• Work to do
Render the lines of the listing below, starting at the one containing "Is pixel 556" and ending at the one containing "Answer: [945,155], [965,246], [282,294], [220,302], [70,311]", as a Markdown table with the columns Row and Line, leaving out blank lines.

[Start Exercise input]

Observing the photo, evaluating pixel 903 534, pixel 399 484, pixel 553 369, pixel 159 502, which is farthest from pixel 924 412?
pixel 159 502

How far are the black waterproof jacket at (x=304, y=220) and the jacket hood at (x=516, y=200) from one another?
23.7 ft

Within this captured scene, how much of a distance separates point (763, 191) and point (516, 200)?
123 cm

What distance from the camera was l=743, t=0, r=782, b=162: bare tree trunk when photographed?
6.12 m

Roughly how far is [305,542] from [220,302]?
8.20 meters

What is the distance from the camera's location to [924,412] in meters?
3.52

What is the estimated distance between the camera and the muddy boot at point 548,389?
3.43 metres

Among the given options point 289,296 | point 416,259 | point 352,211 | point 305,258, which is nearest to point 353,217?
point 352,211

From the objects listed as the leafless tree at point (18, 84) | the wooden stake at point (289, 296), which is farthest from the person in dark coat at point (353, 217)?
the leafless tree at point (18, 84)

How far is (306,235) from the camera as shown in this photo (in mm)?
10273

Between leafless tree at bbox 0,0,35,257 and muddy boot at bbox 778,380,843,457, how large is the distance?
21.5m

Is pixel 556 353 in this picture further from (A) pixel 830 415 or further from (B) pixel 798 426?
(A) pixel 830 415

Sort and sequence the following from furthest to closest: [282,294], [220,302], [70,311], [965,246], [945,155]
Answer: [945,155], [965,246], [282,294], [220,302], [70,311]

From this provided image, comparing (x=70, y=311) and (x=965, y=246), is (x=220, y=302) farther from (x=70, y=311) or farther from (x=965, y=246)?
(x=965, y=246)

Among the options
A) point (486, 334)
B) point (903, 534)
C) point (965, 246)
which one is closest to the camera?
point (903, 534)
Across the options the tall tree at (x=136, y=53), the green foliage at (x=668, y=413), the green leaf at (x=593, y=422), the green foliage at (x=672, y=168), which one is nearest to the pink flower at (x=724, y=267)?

[End Exercise input]

• Solution for this exercise
| Row | Line |
|---|---|
| 1 | Is pixel 556 353 in this picture further from (A) pixel 830 415 or further from (B) pixel 798 426? |
| 2 | (A) pixel 830 415 |
| 3 | Sort and sequence the following from furthest to closest: [282,294], [220,302], [70,311], [965,246], [945,155] |
| 4 | Answer: [945,155], [965,246], [282,294], [220,302], [70,311] |